Un proyecto de ley de Presupuestos Mínimos para la Aplicación de Fitosanitarios fue presentado en el Congreso, impulsado por diputados del PRO y la UCR, con el respaldo de la Red de Buenas Prácticas Agropecuarias (RedBPA). El objetivo declarado: unificar criterios a nivel nacional sobre trazabilidad, capacitación y sanciones en el uso de agroquímicos, armonizando el actual mosaico de normativas provinciales y municipales.
Sin embargo, el texto propone distancias mínimas de resguardo preocupantemente bajas: apenas 10 metros para aplicaciones terrestres y 45 para aéreas, ignorando por completo variables ambientales clave como la pendiente, la velocidad del viento o las inversiones térmicas. Aplicar en la cuenca del Salado no es lo mismo que hacerlo en las sierras de Tandil, donde la deriva puede extenderse mucho más allá de esos límites.
No hace falta inventar nada nuevo: en muchos países europeos, los equipos de aplicación incluyen sensores y alarmas que impiden operar si las condiciones no son seguras. En la Argentina, seguimos sin exigir ni lo más básico.
Un punto a favor del proyecto es que establece la necesidad de que un ingeniero agrónomo firme la receta fitosanitaria, asumiendo la responsabilidad técnica del tratamiento. Como un médico que prescribe un medicamento, el agrónomo debe tener respaldo y control. Pero eso requiere un Estado presente: que fiscalice, acompañe y cierre las zonas grises donde proliferan los abusos.
Si un producto está bajo sospecha científica, no puede permanecer en el mercado “hasta que se demuestre lo contrario”. La biología no opera como la matemática. Los efectos en la salud y en el ambiente suelen ser acumulativos, tardíos o difíciles de aislar. Por eso es indispensable vincular la receta agronómica con un sistema de seguros de aplicación donde participen técnicos, aseguradoras y el Estado.
Hace poco participé como testigo en un litigio por una posible fitotoxicidad encubierta por una helada. ¿Fue el herbicida o el clima? La verdad es que los procesos biológicos no son exactos y muchas veces conviven sinergias invisibles. La única respuesta sensata es la prevención.
Otro punto crítico es el rol del Senasa, piedra angular del proyecto. Hoy el organismo sigue aprobando productos prohibidos en gran parte del mundo, como la atrazina o insecticidas de alta toxicidad. Es el caso de los fosfitos, utilizados en Europa hasta hace poco como bioestimulantes y ahora prohibidos. Mientras tanto, en Argentina recién se están incorporando al mercado. Las presiones de las multinacionales proveedoras de insumos marcan el pulso del modelo agrícola nacional.

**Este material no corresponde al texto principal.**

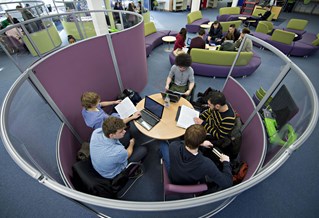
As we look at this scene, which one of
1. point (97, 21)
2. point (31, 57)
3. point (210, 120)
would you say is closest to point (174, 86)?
point (210, 120)

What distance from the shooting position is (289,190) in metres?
2.14

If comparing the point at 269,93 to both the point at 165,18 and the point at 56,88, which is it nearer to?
the point at 56,88

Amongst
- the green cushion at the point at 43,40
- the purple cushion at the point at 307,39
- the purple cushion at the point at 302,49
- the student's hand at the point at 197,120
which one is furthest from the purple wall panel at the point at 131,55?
the purple cushion at the point at 307,39

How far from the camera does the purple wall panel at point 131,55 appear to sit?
2.55m

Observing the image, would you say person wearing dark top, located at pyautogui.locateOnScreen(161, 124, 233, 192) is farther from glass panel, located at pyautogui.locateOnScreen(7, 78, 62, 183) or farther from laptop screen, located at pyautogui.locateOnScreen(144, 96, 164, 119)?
glass panel, located at pyautogui.locateOnScreen(7, 78, 62, 183)

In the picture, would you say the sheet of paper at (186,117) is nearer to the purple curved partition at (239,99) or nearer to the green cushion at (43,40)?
the purple curved partition at (239,99)

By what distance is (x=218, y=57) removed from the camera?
385cm

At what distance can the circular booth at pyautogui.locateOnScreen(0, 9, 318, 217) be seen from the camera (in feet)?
3.01

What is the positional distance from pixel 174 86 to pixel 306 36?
6.82m

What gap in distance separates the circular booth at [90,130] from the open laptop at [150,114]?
2.17 ft

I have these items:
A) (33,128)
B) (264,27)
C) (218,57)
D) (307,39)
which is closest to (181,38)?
(218,57)

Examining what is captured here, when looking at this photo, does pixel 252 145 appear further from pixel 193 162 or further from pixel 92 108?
pixel 92 108

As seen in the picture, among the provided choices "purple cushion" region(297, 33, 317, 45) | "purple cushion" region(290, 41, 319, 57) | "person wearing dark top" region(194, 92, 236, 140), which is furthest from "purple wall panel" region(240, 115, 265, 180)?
"purple cushion" region(297, 33, 317, 45)

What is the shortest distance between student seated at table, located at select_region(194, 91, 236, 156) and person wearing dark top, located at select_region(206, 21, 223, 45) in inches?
179
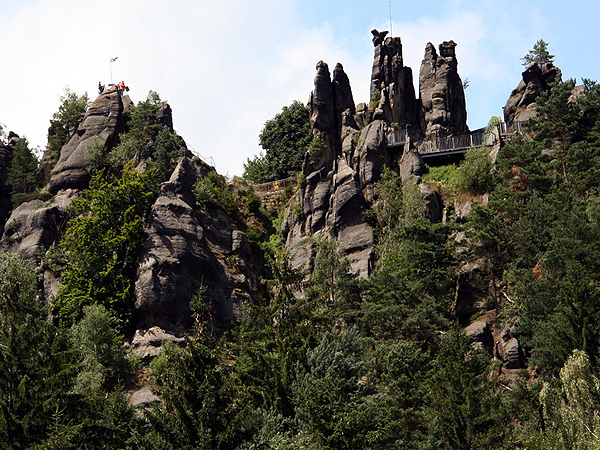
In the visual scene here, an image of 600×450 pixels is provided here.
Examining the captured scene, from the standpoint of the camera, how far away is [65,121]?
7350 cm

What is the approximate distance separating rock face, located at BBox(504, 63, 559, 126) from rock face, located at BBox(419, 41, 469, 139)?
512 cm

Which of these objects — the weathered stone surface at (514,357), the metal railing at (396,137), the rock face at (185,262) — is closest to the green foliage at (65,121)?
the rock face at (185,262)

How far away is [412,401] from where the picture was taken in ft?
118

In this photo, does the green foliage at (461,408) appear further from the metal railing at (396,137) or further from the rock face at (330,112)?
the rock face at (330,112)

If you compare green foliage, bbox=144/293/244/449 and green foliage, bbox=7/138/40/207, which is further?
green foliage, bbox=7/138/40/207

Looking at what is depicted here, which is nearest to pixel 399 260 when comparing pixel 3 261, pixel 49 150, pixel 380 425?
pixel 380 425

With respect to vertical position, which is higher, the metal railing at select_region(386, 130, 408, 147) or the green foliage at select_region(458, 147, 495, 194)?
the metal railing at select_region(386, 130, 408, 147)

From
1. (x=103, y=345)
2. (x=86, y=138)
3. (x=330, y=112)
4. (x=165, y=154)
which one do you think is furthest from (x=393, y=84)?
(x=103, y=345)

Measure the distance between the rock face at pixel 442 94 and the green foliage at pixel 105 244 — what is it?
26.8m

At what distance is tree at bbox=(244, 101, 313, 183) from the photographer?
7119cm

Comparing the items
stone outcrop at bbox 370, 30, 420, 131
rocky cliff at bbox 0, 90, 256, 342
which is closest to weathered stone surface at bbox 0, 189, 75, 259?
rocky cliff at bbox 0, 90, 256, 342

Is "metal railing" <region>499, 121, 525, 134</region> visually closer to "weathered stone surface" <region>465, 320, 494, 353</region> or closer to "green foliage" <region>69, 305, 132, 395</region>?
"weathered stone surface" <region>465, 320, 494, 353</region>

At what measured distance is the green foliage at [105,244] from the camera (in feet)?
176

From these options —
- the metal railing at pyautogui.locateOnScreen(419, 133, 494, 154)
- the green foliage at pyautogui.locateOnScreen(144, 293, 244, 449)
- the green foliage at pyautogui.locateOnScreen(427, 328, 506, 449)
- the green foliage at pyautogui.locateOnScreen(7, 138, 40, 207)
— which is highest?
the green foliage at pyautogui.locateOnScreen(7, 138, 40, 207)
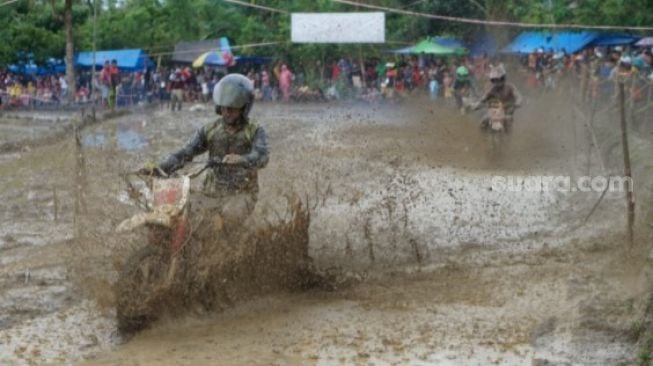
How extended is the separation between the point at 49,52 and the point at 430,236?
32.2 m

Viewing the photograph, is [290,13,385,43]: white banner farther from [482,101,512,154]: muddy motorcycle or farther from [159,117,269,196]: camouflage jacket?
[159,117,269,196]: camouflage jacket

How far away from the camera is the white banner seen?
35031 mm

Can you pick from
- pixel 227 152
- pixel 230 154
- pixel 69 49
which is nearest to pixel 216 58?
pixel 69 49

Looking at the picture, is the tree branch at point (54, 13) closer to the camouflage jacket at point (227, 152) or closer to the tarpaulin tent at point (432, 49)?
the tarpaulin tent at point (432, 49)

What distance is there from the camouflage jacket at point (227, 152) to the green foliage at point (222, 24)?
2427 centimetres

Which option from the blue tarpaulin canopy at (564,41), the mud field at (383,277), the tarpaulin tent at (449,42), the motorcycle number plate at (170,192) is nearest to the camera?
the mud field at (383,277)

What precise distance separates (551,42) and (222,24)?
16.2m

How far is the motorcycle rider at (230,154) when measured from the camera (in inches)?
286

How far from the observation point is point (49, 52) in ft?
131

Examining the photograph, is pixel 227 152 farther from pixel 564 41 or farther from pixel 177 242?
pixel 564 41

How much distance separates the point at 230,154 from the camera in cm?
738

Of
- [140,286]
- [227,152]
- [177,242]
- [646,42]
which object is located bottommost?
[140,286]

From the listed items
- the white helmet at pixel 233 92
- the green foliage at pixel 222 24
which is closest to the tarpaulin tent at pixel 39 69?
the green foliage at pixel 222 24

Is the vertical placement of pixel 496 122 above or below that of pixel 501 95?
below
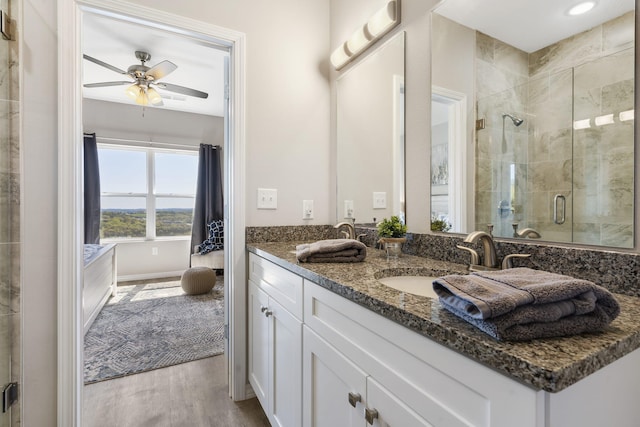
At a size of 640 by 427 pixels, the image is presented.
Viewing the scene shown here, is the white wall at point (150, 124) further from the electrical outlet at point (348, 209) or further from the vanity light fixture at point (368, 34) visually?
the electrical outlet at point (348, 209)

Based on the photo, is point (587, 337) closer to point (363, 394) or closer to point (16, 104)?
point (363, 394)

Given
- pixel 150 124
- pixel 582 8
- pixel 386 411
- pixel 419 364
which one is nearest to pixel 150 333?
pixel 386 411

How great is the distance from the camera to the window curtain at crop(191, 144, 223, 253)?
4.80 meters

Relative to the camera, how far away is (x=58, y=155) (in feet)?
4.38

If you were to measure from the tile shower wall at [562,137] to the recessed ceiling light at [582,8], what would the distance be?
66mm

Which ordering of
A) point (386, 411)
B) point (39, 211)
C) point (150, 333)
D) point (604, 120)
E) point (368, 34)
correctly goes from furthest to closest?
point (150, 333), point (368, 34), point (39, 211), point (604, 120), point (386, 411)

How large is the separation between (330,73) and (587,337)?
1.92 m

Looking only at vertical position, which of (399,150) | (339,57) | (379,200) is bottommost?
(379,200)

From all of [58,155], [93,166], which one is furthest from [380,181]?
[93,166]

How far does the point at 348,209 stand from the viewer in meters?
1.85

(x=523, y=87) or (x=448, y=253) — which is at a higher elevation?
(x=523, y=87)

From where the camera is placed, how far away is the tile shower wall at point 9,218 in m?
1.22

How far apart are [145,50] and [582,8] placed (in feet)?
10.9

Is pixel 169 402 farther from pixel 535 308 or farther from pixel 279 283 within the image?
pixel 535 308
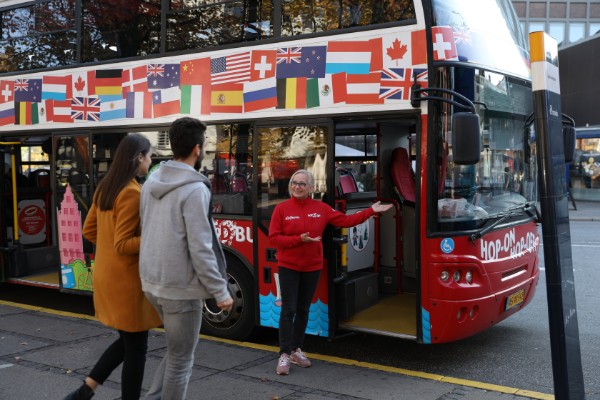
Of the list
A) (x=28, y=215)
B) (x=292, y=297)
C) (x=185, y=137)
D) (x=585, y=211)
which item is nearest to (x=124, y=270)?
(x=185, y=137)

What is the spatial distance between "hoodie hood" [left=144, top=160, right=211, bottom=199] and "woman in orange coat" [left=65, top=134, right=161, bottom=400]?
0.86ft

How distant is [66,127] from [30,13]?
1623 mm

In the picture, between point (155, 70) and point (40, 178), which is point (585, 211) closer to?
point (40, 178)

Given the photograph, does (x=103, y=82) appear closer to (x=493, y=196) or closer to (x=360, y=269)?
(x=360, y=269)

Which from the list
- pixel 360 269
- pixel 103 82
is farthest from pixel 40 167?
pixel 360 269

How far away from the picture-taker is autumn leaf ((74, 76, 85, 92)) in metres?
7.58

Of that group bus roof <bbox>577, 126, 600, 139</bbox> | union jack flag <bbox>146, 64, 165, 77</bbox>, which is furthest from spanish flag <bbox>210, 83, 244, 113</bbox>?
bus roof <bbox>577, 126, 600, 139</bbox>

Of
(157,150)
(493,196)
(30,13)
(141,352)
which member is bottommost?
(141,352)

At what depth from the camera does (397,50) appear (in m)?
5.46

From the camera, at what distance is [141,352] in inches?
158

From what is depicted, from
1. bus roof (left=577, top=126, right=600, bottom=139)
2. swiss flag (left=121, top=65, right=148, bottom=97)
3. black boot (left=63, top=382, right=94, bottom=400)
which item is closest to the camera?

El proyecto tampoco contempla la formación profesional. En mi paso por la Facultad de Agronomía de Mar del Plata, cursé cuatro materias de economía, una optativa de agroecología y ninguna sobre salud humana relacionada con agroquímicos. Aprendemos a maximizar márgenes brutos, pero no a evaluar impactos sociales o ambientales.
Tampoco se promueve el uso de insumos de bajo impacto. Los productos biológicos, orgánicos o de banda verde siguen siendo los más caros. El Estado debería ofrecer créditos blandos, incentivos fiscales y apoyo técnico para impulsar su adopción. Hoy, el negocio de maximizar la producción a fuerza de insumos beneficia a las corporaciones, mientras los productores operan con márgenes cada vez más ajustados.
Argentina no necesita solo una ley que controle el uso de fitosanitarios. Necesita un marco que cuestione las bases del sistema productivo actual. El debate urgente debe girar en torno a tres ejes: Cómo formamos a nuestros ingenieros agrónomos / Qué productos autoriza el Senasa / Cómo incentivamos el uso de insumos saludables.
Si no discutimos esto, todo lo demás será apenas una guía para seguir haciendo lo mismo. Y eso, simplemente, ya no alcanza.